Il ressort de cette étude que, dans les premiers temps de son séjour à Rome, Raphaël connut et aima une femme avec laquelle il vécut jusqu'à sa mort; que la vue et l'intimité constantes de cette femme, loin d'atrophier son génie, l'exaltèrent; qu'il vécut de cet amour par l'esprit autant que par le cœur; que l'on ne sait rien d'ailleurs ou presque rien de cette femme ; que, sur ce sujet, la plus grande partie du récit de Vasari est fausse; que la narration éditée au XVIIe siècle ne repose sur rien de certain; que, néanmoins, le nom de la Fornarina prévaudra longtemps, toujours peut-être, sur celui de Margarita; que Raphaël a fait plusieurs portraits de cette femme, mais qu'on n'en a encore retrouvé qu'un seul dont l'authenticité soit incontestable; que Raphaël, enfin, a eu constamment sous les yeux ce modèle, qu'il l'a rappelé dans quelques-unes de ses œuvres les plus importantes et reproduit presque trait pour trait dans la plus belle de ses Vierges.
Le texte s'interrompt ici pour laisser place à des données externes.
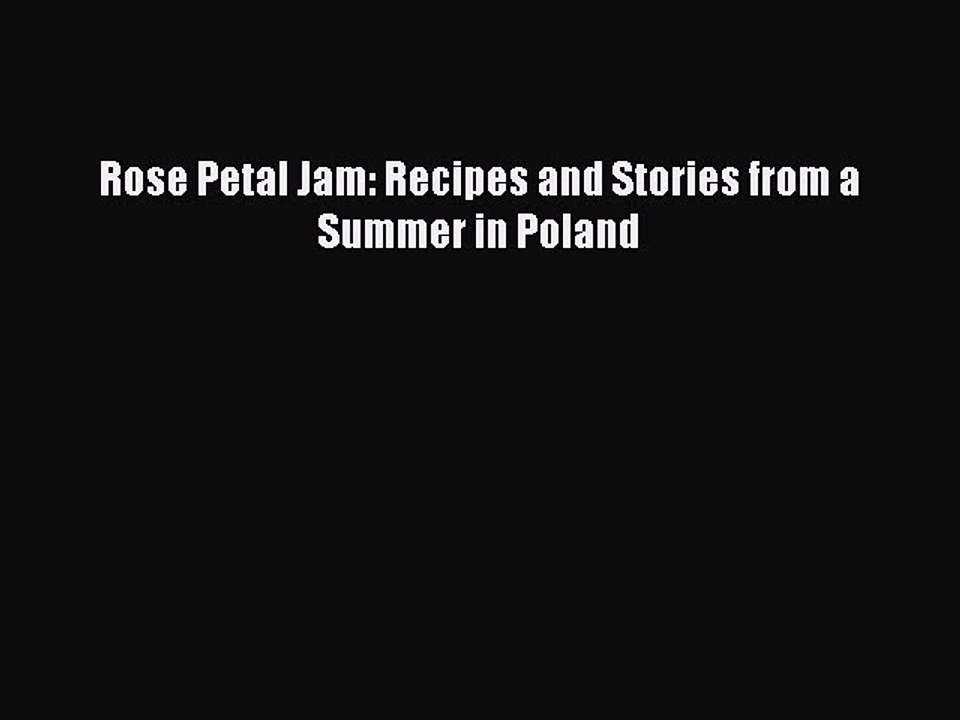 [Download PDF] Rose Petal Jam: Recipes and Stories from a Summer in Poland PDF Online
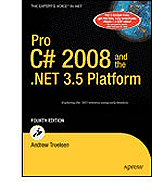 Pro C# 2008 and the .NET 3.5 Platform <br>Fourth Edition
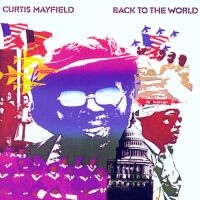 Back To The World專輯_Curtis MayfieldBack To The World最新專輯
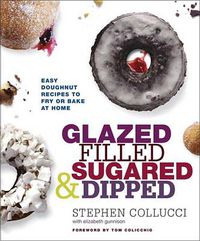 Cover image for Glazed, Filled, Sugared & Dipped: Easy Doughnut Recipes to Fry or Bake at Home: A Baking Book
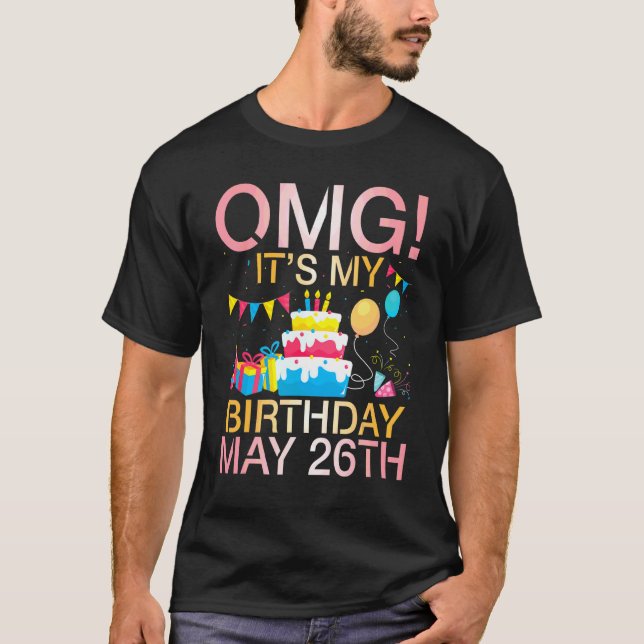 Camiseta Omg es mi cumpleaños el 26 de mayo feliz para mí (Anverso)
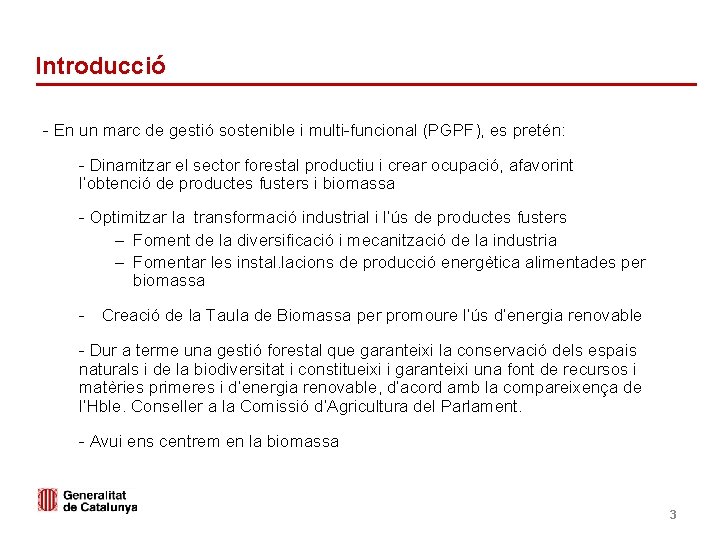 Introducció - En un marc de gestió sostenible i multi-funcional (PGPF), es pretén: -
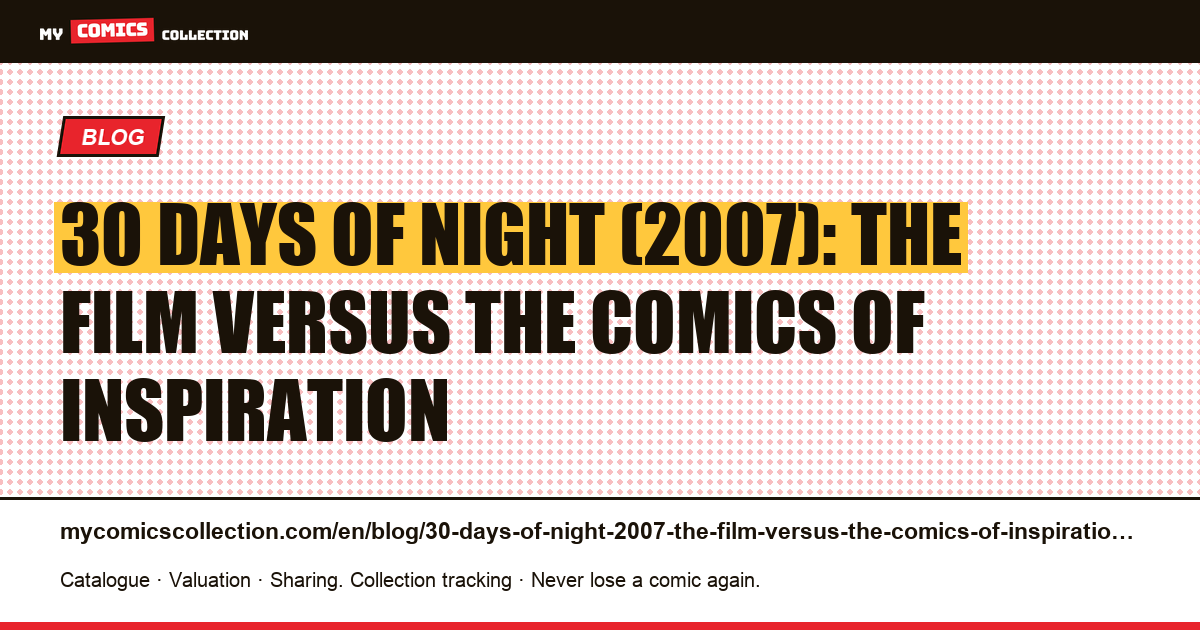 30 Days of Night (2007): the film versus the comics of inspiration — article illustration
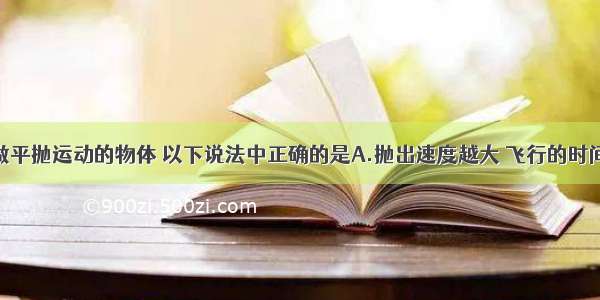 单选题对于做平抛运动的物体 以下说法中正确的是A.抛出速度越大 飞行的时间越长B.抛出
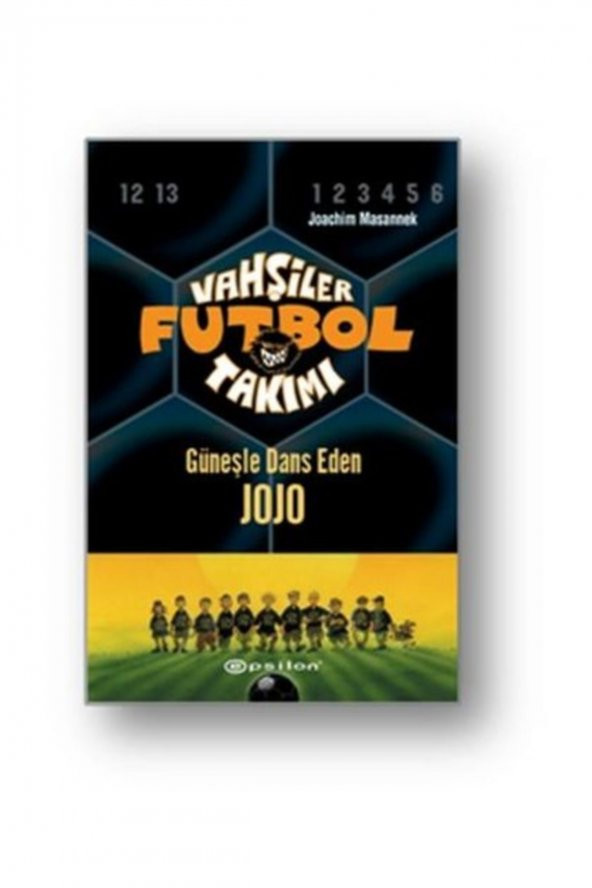 Vahşiler Futbol Takımı 11 - Güneşle Dans Eden Jojo Epsilon Yayınları ürün görseli 1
Raphaël, peintre de portraits, va nous faire entrer dans l'intimité du monde où lui-même a vécu. On l'a dit avec raison, l'histoire n'est souvent que le plus mal informé des tribunaux. L'étude que nous tentons ajoutera peut-être quelques notes à des dossiers qui demeureront toujours incomplets. Chacun des personnages représentés par Raphaël nous ouvrira pour ainsi dire la porte de sa maison, nous parlera de ses ancêtres, nous introduira dans sa propre famille, nous fera saisir quelque chose des qualités morales et de l'aspect pittoresque de ce monde, où chaque homme avait sa physionomie propre et son costume à lui, son caractère très nettement accentué, souvent même trop énergiquement accusé pour la sécurité de tous.
Les portraits de Raphaël par lui-même seraient en grand nombre si l'on s'en rapportait à toutes les attributions. On a eu la manie d'en chercher et la prétention d'en trouver partout. Pour une critique attentive, deux seulement sont irrécusables : le portrait du musée des Offices et le portrait introduit dans l'École d'Athènes,. Deux autres ont pour eux les caractères de la probabilité : le portrait dessiné de la collection d'Oxford et le portrait gravé par Marc-Antoine. Quant au portrait qui se trouve dans le tableau de Saint Luc peignant la Vierge c'est bien encore celui de Raphaël, mais il n'est pas de la main du maître.
Étudier Raphaël comme peintre de portraits, voir les portraits qu'il a peints sous le jour particulier qui leur convient, connaître les personnages que représentent ces portraits, placer ces personnages dans le milieu où ils ont vécu, tâcher même d'y vivre un moment avec eux, chercher à reconstituer leur identité morale, recueillir les éléments épars de leur iconographie , pénétrer dans un cercle assez large pour contenir à la fois quelque chose de la religion, de l'histoire, de l'art, de la philosophie et des lettres du plus lumineux des siècles modernes, tel est le but que nous poursuivrons dans cette étude.
Gomment résister à l'âme de l'artiste, quand elle se livre avec tant d'abandon et de simplicité ? Ce charme pénétrant, qu'on éprouve mais qui ne se peut dire et que Raphaël a donné presque h son insu aux moindres de ses oeuvres, il le portait en lui, j'allais dire sur lui, et il l'a répandu, sans le savoir aussi, sur sa propre image.